プライド.
苗字を出迎えて、後ろから抱きつくと微かに香る香水の匂い。俺の元にこの香りが戻ってきた。
「なぁ、角名。」
「なに?」
「…はよ、ベットいこ?」
は? いつも添い寝はしているけれど、こんなに性急に誘われたのは初めてで軽く意識が飛びそうになる。
「っ…なに?どうしたの?」
俺の問いに苗字は答えない。 触れ合っている指先が微かに震えているのを感じて、心の中で舌打ちをした。 首筋に啄むようなキスを落として、ベットへと手を引く。
「…あいつとは、どうなったわけ?」
振られでもした? そんで、都合の良い男に慰めてもらいにきた?
「そんなんええやろ。なぁ、キスして?」
「ちょ、」
キスして、なんてねだった癖して、苗字自分から俺の唇を奪った。 今までキスすらも許さなかった苗字が、慣れたように舌まで入れてきやがって。 ふざけんな。 苗字を押さえつけるように体重をかけて、舌をより深くまでねじ込む。ざらりと表面をなぞれってやれば、苗字の鼻から漏れる声。
「ん、…っ、っはぁ、」
身体を跳ねせる苗字に、俺の身体は簡単に欲情する。 何度も唇を重ねて、じゃれあいながら時を計らう。
「今日、なんで会いに来てくれたの?」
微かに期待を孕んだ目で、苗字をみつめる。 頼むから、あいつじゃなくて俺を選んだといってくれ。
「…なぁ、私のこと抱いてくれへん?」
「本気で言ってる?」
今まで服に隠れた素肌には指一本触れられなかった。 それが、こんなにも簡単に。 躊躇しているのが悟られないように、意識して雑に触れた。
「唇、噛むなよ。声、抑えんな。」
「ひぅ、あ…いや、や…っ」
矯声の間に、俺は苗字の目を見る。 けれど、目はあっているのに交わらない感覚がした。 苗字はじわりと涙を下瞼に滲ませ、溢れさせる。 誰を想って、流した涙なのかなんて明白で。
「…ねぇ、泣かれたらやりづらいんだけど」
「え、」
「何で泣くの?」
あいつに振られたから? 触れているのは俺なのに、まだあいつを好きでいるのか。
「なんでって…」
言葉に詰まる苗字に、心が冷めていく。
「あいつの顔でもチラついた?」
「ちゃうよ、なぁ、角名」
「なに?」
「抱いて、なんや知らんけど涙止まらんねん。気にせんでええからっ、」
ペットボトルの水を持つ指先は、力がこもっているのか白くなっていた。 今抱いたとして、きっと苗字は手に入らない。 それどころか、後悔するのは苗字だ。
「俺が無理なんだって。ほら、飲んだら帰りな。」
「やだっ、!」
プライドを折って、自分の心の内の柔らかくて痛いところを曝け出す。
「ほんとにやめろって言われても、止まれる自信ねぇから…帰って。」
部屋から出て行く背中を呆然と眺めて、自嘲の笑みが溢れた。
据え膳を出されても、苗字に嫌われるのはきつい。 告白すらできずに、ずるずると卑怯な手口で傍にいようとしているくらいだ。 抱いたらお前が離れて行きそうで怖かった、なんて本音をぐっと喉の奥に押し込む。
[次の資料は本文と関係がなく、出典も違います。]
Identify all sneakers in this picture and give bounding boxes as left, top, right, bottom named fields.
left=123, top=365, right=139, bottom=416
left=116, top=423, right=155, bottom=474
「あいつじゃなくて、俺を好きになって」とか。 「苗字のことが好きだ」とか。 なんでもいいから、最初から苗字への気持ちを口にしておけば違っていたのかもしれない。
「…おせぇよ、馬鹿。」
今更何を後悔したって遅い。 もう、都合のいい相手にもなれなくなった。 淡くベッドに残る香水の香りを嗅いで、溜息を吐く。
もう会えないかもしれない。 せめてこの香りだけでも消えなければいいのに。